Member of the Senate
- In office –1975
- Succeeded by: A. U. Fuimaono
- Constituency: 9th District

Personal details
- Born: 24 May 1931 American Samoa
- Died: 19 December 1975 (aged 44) Satuiatua, Western Samoa

= Lualemaga Faoliu =

American politician

Lualemaga Faoliu (24 May 1931 – 19 December 1975) was an American Samoan chief and politician who served as a member of the Senate.

==Biography==
Faoliu was born and educated in American Samoa, where he was originally from A'oloau. He variously worked as a schoolteacher, radio operator, air traffic controller and communications weather observer before he succeeded his father as chief in 1960. He was subsequently elected to the Senate representing the 9th district. He resided in Honolulu in Hawaii in later years, and was one of the founders of Hawaii's Samoan Council of Chiefs and Orators and chairman of Honolulu's Samoa Day celebrations.

In 1975 he commissioned the building of the largest meeting house in American Samoa.
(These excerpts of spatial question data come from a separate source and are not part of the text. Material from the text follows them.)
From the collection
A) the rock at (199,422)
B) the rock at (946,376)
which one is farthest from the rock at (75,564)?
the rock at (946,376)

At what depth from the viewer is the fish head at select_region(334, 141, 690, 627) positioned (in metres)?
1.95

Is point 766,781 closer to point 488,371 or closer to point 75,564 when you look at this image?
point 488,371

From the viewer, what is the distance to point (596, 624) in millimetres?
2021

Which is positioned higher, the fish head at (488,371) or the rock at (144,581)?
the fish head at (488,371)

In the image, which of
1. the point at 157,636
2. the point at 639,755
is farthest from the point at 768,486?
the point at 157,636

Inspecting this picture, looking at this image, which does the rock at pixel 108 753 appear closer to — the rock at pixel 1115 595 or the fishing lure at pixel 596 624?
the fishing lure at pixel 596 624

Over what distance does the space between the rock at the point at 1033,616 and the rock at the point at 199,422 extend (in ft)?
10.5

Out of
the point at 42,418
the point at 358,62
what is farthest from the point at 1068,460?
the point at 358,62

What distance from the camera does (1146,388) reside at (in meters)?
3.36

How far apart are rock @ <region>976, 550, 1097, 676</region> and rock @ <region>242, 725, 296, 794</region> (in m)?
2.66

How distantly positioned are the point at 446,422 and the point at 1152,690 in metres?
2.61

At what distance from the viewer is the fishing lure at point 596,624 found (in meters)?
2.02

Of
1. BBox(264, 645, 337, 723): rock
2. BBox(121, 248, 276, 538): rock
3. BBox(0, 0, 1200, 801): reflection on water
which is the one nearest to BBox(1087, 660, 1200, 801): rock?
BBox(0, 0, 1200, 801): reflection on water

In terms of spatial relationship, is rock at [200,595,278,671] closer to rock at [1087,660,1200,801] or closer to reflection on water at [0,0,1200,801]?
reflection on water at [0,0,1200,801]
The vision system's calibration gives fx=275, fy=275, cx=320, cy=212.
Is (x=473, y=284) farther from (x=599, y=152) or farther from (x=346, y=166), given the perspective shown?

Upon completion, the head carpenter from Western Samoa died. Faoliu accompanied the body back to Western Samoa. While staying overnight in Satuiatua, he was shot in the stomach as he slept following a dispute over etiquette at an 'ava ceremony, later dying in hospital.

His body was returned to American Samoa where thousands greeted the plane as it arrived. Cardinal Pio Taofinuʻu accompanied the body home due to concerns about reprisals for the murder. After a brief ceremony at the Senate, he was buried in A'oloau.